**EXERCISE DETAILS**
From the line that holds "Karen Millen Italian" to the end of the records, reproduce every line exactly. No pictures.

Image-text web data

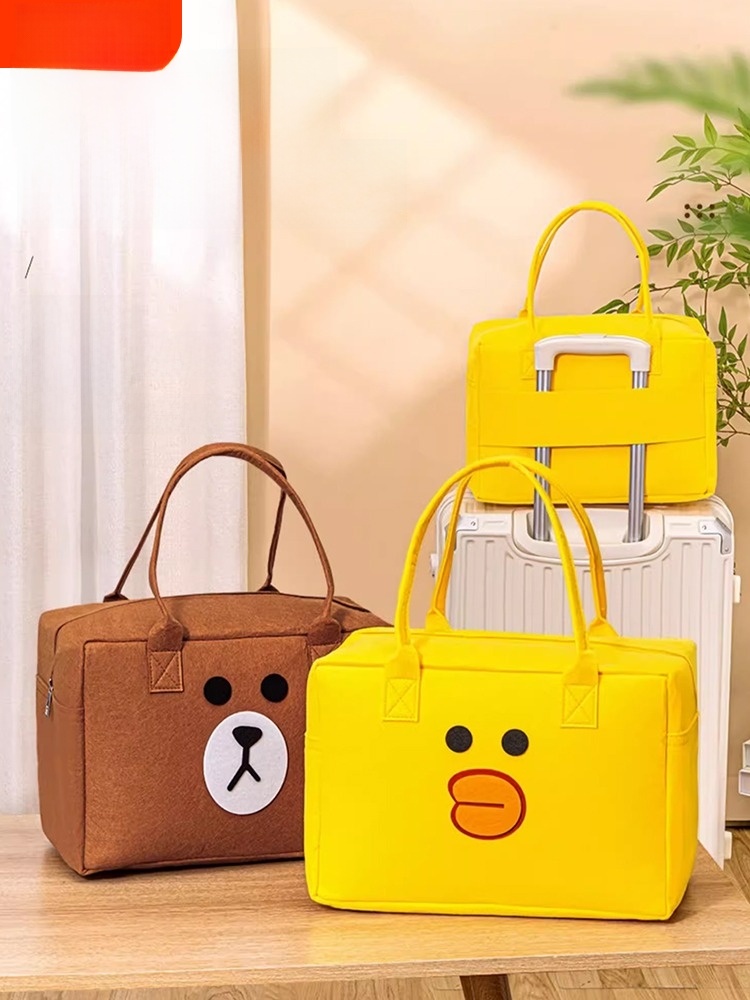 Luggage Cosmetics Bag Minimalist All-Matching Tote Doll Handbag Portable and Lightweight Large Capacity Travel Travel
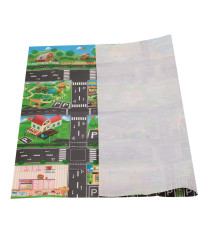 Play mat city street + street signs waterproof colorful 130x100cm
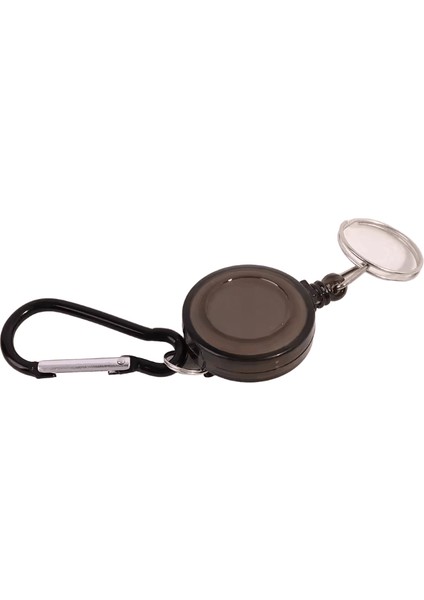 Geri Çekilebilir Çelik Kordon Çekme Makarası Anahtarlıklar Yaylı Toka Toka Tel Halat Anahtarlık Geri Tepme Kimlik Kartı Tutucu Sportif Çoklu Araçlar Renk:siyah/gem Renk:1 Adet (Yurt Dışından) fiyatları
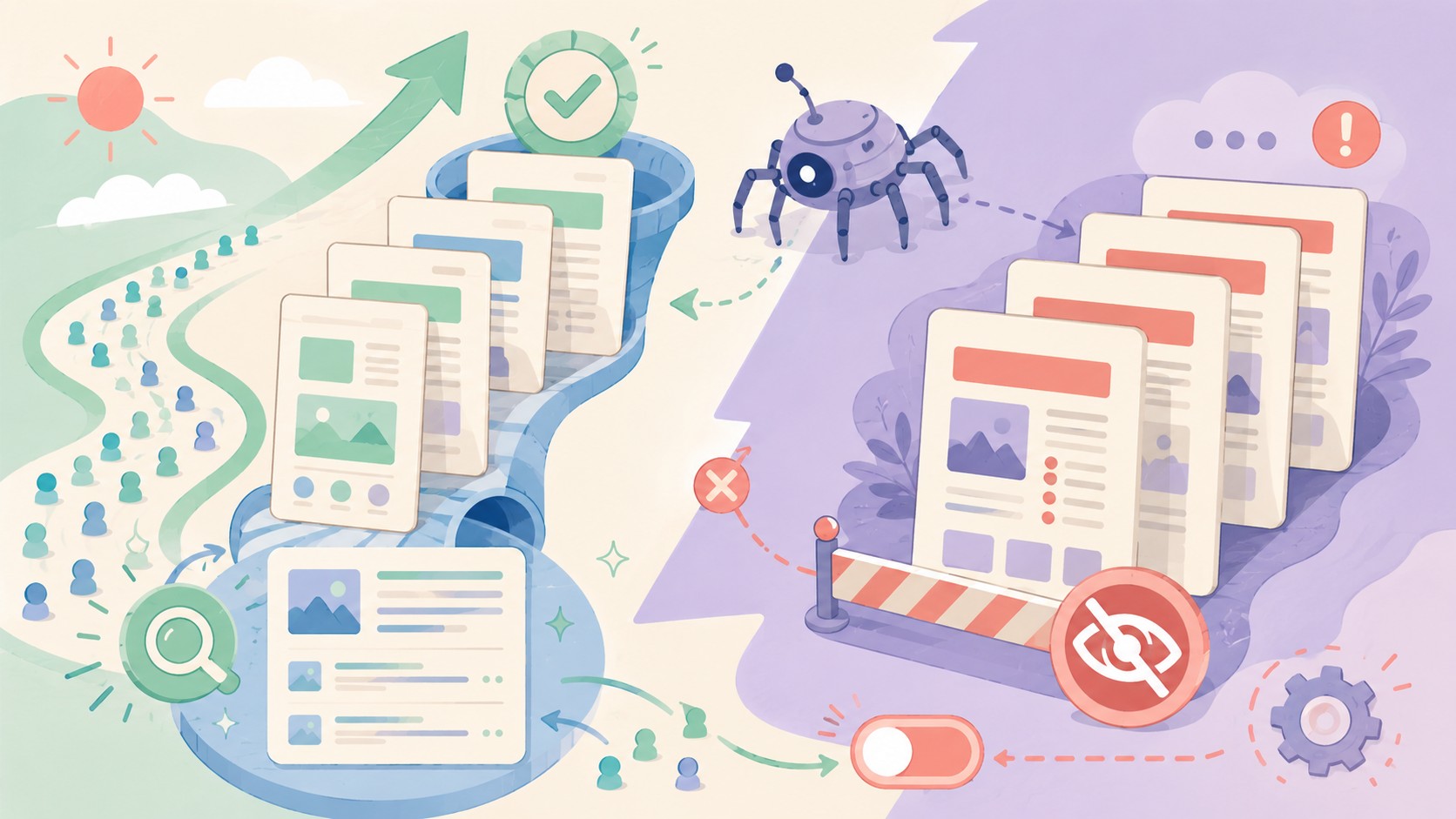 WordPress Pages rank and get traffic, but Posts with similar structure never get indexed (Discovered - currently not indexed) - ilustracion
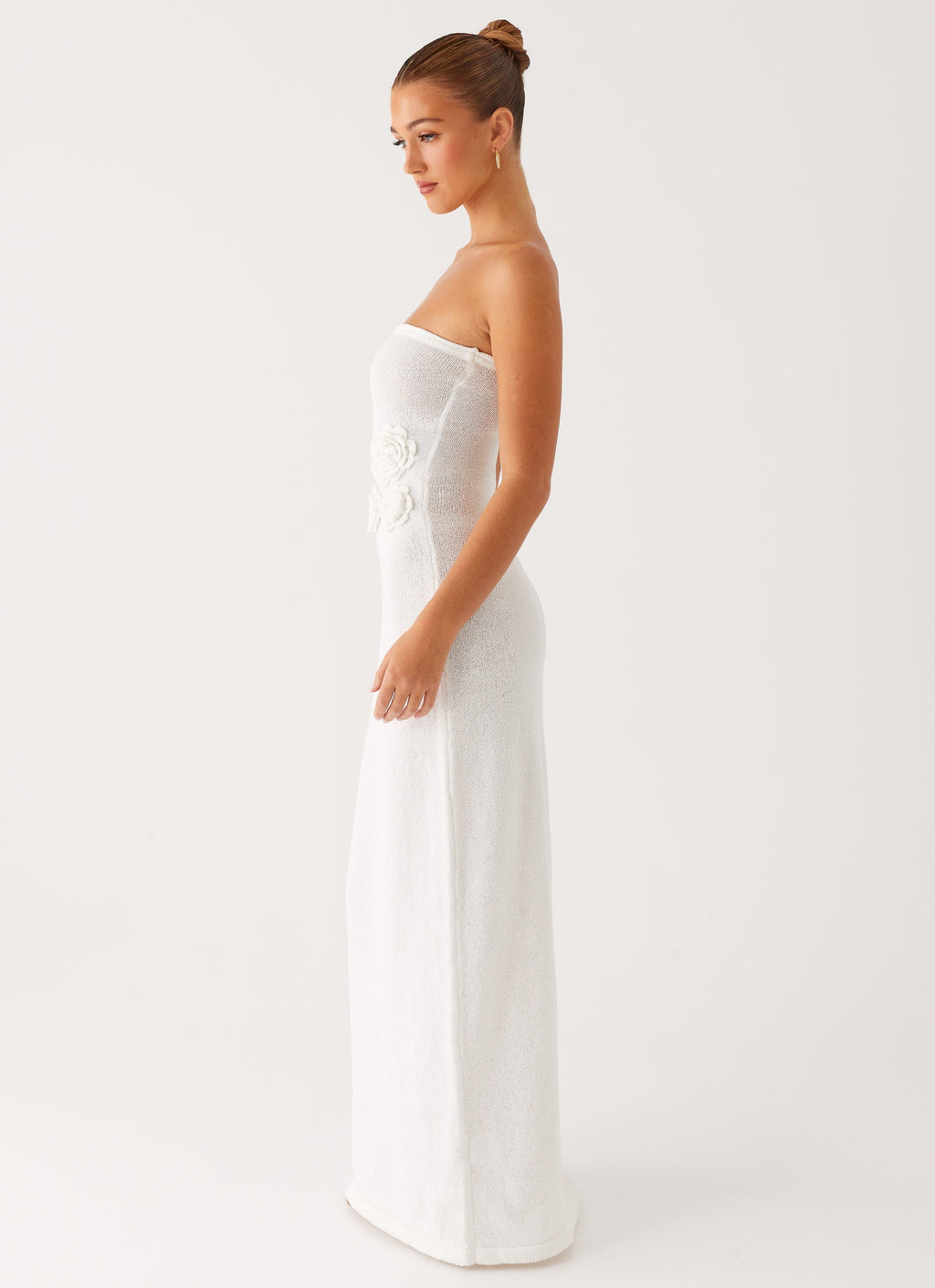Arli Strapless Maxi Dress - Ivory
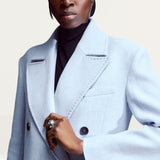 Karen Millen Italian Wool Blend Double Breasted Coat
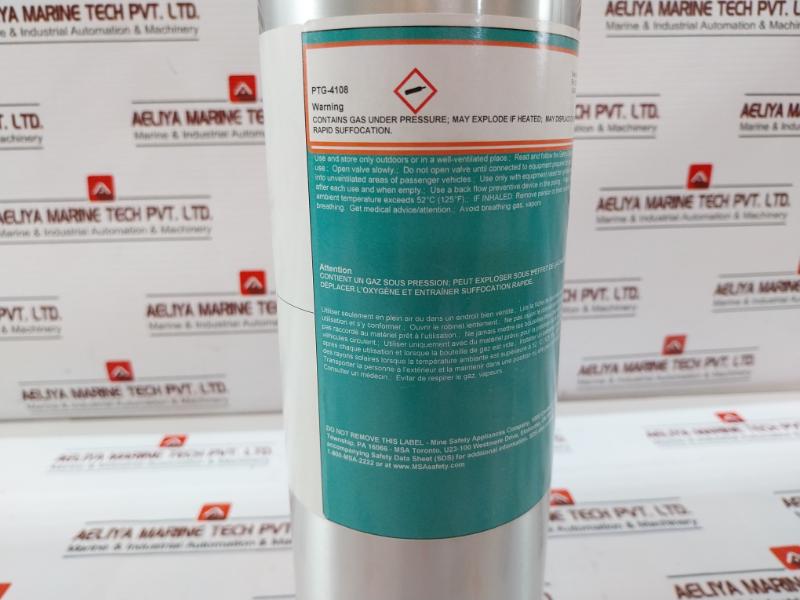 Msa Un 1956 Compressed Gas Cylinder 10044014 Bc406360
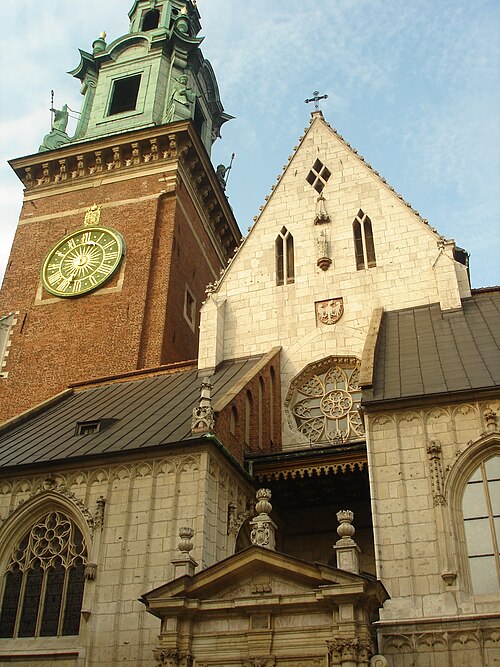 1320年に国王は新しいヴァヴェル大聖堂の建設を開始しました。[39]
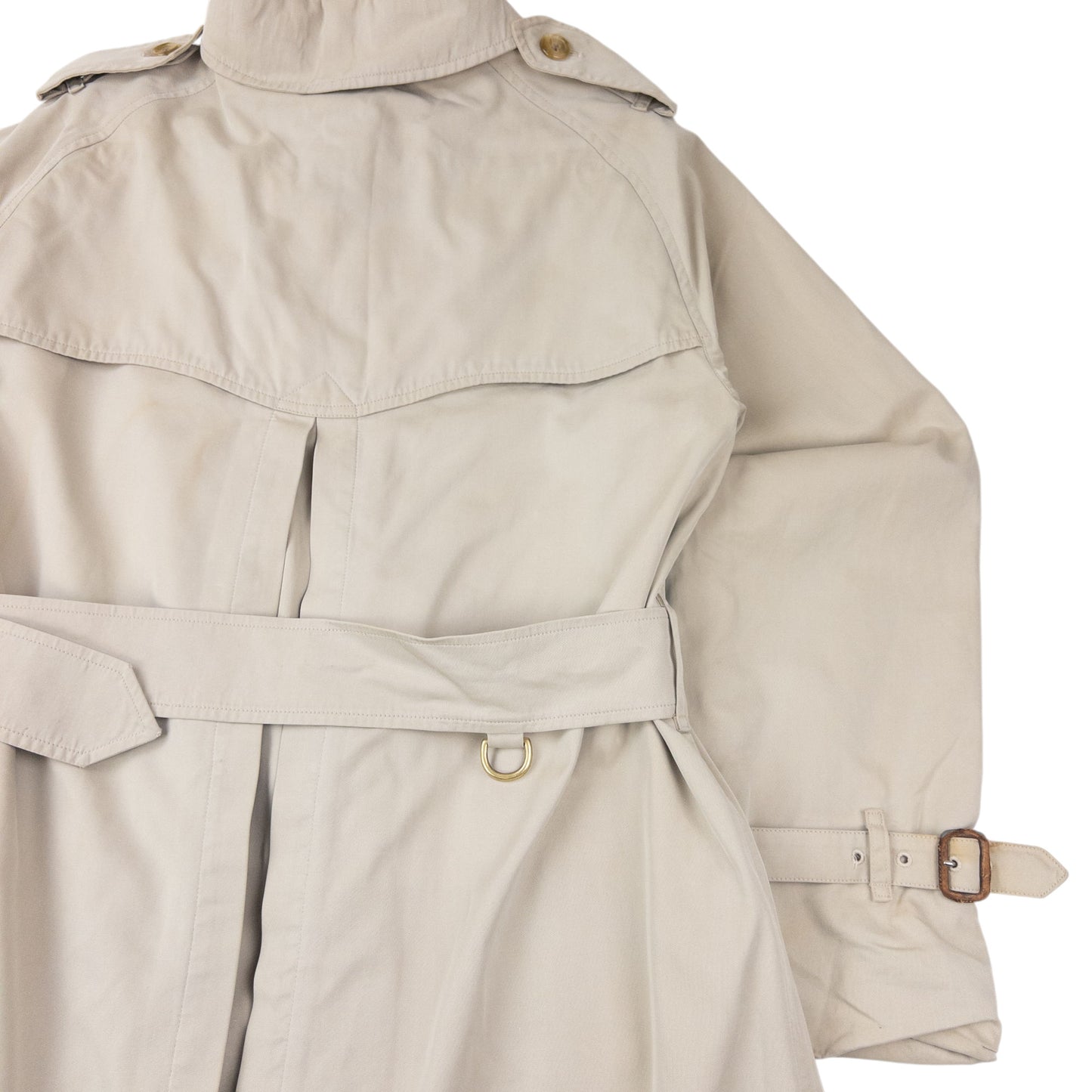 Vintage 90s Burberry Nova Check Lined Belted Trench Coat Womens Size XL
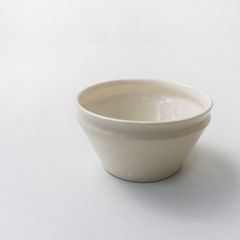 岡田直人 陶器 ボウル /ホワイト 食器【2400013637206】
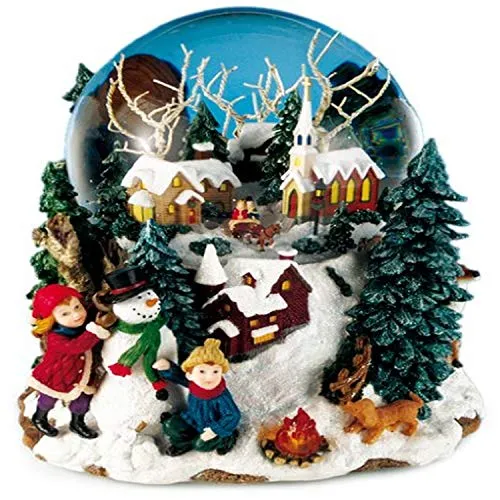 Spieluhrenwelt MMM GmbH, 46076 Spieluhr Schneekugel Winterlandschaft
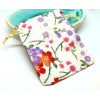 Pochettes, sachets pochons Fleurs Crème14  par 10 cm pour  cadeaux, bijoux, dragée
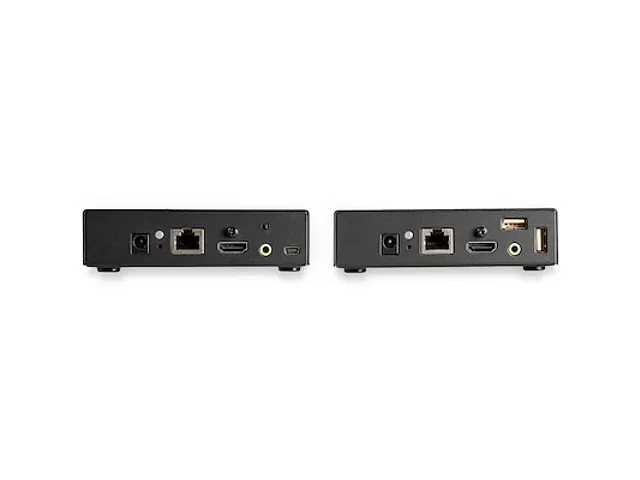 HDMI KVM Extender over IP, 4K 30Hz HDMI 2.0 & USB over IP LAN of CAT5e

**YOUR RESPONSE**
 Karen Millen Italian Wool Blend Double Breasted Coat
 Msa Un 1956 Compressed Gas Cylinder 10044014 Bc406360
 1320年に国王は新しいヴァヴェル大聖堂の建設を開始しました。[39]
 Vintage 90s Burberry Nova Check Lined Belted Trench Coat Womens Size XL
 岡田直人 陶器 ボウル /ホワイト 食器【2400013637206】
 Spieluhrenwelt MMM GmbH, 46076 Spieluhr Schneekugel Winterlandschaft
 Pochettes, sachets pochons Fleurs Crème14  par 10 cm pour  cadeaux, bijoux, dragée
 HDMI KVM Extender over IP, 4K 30Hz HDMI 2.0 & USB over IP LAN of CAT5e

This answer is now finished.